Board hears report on new teacher licensure
The four-year program is designed for rookie educators, with 170 in the district participating in the district this year
About 170 beginner teachers in the South-Western City School District are currently participating in the state's updated licensure program.
South-Western school board members got a report Monday, Sept. 23, about the teachers' progress in the four-year Resident Educator Program, from Assistant Superintendent-Curriculum Patrick Callaghan and Deanna Lowers, coordinator of staff development.
The beginner teachers are mentored by veteran teachers throughout the district during their first year in the program, Callaghan said.
There are 88 teachers involved in the first phase of the program this year, he said.

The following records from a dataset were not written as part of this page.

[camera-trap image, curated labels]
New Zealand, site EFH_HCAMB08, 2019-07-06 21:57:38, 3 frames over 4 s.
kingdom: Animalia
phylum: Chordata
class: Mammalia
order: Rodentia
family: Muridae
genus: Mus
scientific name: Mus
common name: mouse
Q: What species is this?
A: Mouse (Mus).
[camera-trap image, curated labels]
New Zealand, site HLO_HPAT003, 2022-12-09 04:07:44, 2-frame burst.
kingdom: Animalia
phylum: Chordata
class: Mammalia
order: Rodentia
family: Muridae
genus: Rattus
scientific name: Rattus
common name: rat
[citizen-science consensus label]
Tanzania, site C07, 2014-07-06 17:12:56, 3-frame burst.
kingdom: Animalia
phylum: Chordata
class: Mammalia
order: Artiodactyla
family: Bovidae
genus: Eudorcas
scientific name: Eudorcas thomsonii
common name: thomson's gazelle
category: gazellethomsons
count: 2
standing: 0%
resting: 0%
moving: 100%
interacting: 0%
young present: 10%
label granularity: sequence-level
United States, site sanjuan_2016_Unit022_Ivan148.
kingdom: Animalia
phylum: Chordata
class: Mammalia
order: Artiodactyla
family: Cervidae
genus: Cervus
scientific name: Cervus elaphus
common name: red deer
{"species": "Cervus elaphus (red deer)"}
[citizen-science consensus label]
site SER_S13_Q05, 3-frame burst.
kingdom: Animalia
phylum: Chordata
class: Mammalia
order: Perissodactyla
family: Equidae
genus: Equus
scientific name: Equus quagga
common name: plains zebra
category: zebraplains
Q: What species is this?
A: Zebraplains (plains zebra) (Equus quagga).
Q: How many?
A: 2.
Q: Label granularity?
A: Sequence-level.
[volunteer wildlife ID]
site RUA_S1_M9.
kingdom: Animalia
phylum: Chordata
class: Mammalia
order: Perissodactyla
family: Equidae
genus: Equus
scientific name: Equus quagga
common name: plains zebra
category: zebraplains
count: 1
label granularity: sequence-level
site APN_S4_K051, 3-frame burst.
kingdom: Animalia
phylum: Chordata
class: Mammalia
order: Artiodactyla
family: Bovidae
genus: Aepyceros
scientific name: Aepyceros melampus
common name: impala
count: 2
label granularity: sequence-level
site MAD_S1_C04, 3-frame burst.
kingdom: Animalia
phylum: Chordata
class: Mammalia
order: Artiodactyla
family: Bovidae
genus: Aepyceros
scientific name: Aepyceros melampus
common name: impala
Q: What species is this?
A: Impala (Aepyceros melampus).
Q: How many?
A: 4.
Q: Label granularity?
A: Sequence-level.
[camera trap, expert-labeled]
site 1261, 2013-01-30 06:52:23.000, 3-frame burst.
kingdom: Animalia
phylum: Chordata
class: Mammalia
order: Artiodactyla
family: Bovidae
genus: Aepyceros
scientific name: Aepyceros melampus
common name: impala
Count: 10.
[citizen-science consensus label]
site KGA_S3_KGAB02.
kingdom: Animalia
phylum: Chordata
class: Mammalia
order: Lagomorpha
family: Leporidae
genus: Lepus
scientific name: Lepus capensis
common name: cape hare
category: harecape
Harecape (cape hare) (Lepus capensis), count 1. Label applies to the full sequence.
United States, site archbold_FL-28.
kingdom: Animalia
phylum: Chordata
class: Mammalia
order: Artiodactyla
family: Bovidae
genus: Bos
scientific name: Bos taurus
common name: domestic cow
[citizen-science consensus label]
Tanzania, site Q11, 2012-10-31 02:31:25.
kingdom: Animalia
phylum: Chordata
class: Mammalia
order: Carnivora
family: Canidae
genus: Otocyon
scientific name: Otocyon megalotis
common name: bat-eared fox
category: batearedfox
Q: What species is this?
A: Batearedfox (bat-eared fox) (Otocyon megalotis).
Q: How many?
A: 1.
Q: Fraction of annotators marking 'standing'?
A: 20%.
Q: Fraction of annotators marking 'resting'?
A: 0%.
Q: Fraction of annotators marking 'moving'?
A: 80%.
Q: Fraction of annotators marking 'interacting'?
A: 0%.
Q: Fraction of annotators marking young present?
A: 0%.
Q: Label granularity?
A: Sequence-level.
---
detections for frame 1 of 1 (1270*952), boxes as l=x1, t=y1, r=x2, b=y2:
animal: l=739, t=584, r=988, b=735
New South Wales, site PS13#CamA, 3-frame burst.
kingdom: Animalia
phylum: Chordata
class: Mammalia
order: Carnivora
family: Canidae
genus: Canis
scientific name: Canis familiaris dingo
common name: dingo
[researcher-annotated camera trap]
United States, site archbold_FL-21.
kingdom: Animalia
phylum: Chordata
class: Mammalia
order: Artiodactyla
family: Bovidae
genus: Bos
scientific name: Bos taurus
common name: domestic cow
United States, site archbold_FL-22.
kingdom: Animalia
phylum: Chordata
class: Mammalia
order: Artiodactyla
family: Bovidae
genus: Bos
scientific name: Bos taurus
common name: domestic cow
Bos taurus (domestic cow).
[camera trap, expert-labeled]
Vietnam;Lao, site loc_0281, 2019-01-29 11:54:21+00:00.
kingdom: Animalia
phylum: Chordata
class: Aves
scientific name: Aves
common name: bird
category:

In year two, participants move into more one-on-one mentoring relationships with veteran teachers, Callaghan said.
Eighty-two teachers are participating in that second phase of the program this year, he said.
The third year of the residency program is designed "to allow independence," Lowers said.
Instead of a mentor, each teacher will be assigned to a testing facilitator who will guide them through the program's assessment component, she said.
The assessment includes six tasks the teachers must complete throughout the third year, with each task having a window of completion beginning in November and ending in April, Lowers said.
As part of their assessments, teachers will videotape lessons, submit assessment and student work, document their work with families and colleagues and analyze their classroom climate, she said. Teachers also will be asked to complete reflective writing assignments.
In year four of the Resident Educator Program, teachers will prepare for and take the summative assessment if they have not already done so in year three.
By the end of the fourth year, teachers who have successfully completed all the program's requirements including the summative assessment will be eligible to apply for a five-year professional license, Lowers said.
If they do not pass all aspects of the assessment by the end of the fourth year, teachers can apply for a one-year extension.
If they don't pass by that fifth year, teachers would have to complete additional course-work, supervised field experiences and/or clinical experiences in order to be eligible to retake the assessment, she said.